Activation of PRM involves an interaction between an acidic patch on the surface of the helix–turn–helix motif of cI protein (2–4) and a target region near the C terminus of the σ70 subunit of Escherichia coli RNA polymerase (5, 6). We previously showed that a single amino acid change in σ (Arg-596 to His; abbreviated RH596) restores activation by a mutant form of cI that has a single amino acid change in the activation patch (Asp-38 to Asn; called pc2 for its specific defect in positive control). The change in σ fully suppressed the cI-pc2 defect in vivo, allowing the mutant activator to activate a PRM lacZ fusion.

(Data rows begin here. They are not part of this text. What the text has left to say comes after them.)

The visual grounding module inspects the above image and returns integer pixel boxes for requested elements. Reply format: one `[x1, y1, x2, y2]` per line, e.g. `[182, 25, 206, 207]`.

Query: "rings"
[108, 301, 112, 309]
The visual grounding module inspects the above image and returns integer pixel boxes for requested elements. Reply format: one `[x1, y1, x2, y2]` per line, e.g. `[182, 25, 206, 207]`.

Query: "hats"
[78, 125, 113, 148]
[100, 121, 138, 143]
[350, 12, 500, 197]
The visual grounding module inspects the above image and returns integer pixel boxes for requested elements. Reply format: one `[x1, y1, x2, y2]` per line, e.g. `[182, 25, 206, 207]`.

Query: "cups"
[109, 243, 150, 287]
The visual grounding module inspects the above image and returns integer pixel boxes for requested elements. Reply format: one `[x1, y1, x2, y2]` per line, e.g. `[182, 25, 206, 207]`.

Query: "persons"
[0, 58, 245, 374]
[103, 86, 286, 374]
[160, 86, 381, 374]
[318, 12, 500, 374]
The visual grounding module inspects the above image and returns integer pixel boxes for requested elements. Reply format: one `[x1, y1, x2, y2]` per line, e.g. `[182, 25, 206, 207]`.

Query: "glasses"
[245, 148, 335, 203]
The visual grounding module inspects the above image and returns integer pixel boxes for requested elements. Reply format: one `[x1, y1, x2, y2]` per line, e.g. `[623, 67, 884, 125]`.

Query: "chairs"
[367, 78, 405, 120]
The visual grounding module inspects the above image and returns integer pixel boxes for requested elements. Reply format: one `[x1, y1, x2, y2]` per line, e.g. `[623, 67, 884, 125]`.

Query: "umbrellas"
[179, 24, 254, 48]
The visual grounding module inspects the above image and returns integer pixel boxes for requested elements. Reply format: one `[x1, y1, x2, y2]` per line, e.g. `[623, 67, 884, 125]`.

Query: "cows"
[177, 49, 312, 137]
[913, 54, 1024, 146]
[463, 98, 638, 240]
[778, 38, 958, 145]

Two other mutant activators, cI-pc1 (2) and cI-pc3 (3), were not suppressed by the mutant σ. In this paper, we address two questions that could not be resolved by genetic experiments. The first issue was the formal possibility that the mutant σ might exert its effect indirectly (e.g., by altering expression of other genes, since nearly all transcription is σ70-dependent). This idea is ruled out here by the demonstration that the mutant activator stimulates initiation by the mutant polymerase in a purified system in vitro. The second question was whether cI-pc2 stimulates the mutant polymerase by the same mechanism used by wild-type cI to stimulate the wild-type polymerase.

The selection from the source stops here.